Dataset items:
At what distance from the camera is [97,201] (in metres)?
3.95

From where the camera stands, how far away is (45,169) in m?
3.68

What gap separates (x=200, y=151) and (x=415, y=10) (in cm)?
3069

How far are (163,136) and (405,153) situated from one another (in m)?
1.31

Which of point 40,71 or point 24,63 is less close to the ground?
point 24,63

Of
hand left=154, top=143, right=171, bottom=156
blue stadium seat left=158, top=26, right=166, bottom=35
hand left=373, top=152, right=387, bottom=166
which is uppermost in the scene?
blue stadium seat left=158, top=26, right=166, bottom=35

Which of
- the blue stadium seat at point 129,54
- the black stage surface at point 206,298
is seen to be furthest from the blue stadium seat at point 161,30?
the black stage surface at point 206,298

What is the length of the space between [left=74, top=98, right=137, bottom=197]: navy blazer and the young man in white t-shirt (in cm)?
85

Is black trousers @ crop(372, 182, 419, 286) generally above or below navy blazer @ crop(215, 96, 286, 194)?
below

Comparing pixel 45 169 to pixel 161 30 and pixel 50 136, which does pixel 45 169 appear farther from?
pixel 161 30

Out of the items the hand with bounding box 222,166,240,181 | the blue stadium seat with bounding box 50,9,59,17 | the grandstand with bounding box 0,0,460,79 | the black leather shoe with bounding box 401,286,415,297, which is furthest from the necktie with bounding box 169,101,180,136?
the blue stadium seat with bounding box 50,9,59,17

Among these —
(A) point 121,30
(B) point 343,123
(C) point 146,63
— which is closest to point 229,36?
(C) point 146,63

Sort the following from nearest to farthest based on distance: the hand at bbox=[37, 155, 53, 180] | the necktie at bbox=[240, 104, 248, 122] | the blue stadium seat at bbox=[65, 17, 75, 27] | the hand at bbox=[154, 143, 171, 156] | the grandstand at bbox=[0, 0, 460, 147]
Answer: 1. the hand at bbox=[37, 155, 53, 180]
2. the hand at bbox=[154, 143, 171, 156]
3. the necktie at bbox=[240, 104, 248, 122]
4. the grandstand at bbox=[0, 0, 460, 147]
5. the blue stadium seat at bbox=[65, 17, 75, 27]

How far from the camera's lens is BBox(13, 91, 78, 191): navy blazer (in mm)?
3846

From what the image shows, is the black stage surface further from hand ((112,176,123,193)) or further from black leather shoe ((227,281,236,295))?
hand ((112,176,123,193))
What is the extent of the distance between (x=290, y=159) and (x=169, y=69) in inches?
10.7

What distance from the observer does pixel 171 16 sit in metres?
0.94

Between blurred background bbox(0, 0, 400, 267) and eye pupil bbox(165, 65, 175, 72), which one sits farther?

SET TASK:
Your task is to transcribe the line containing "How far from" and every line after it, through the last line of the data, exactly as written and with nothing more.

EXERCISE SOLUTION:
How far from the camera's lens is BBox(13, 91, 78, 191): navy blazer (in mm)?
3846

From what the image shows, is the black stage surface further from hand ((112,176,123,193)) or further from black leather shoe ((227,281,236,295))?
hand ((112,176,123,193))
What is the extent of the distance between (x=290, y=159) and (x=169, y=69) in inches?
10.7

What distance from the observer does pixel 171 16 sit in metres?
0.94

Between blurred background bbox(0, 0, 400, 267) and eye pupil bbox(165, 65, 175, 72), which one sits farther?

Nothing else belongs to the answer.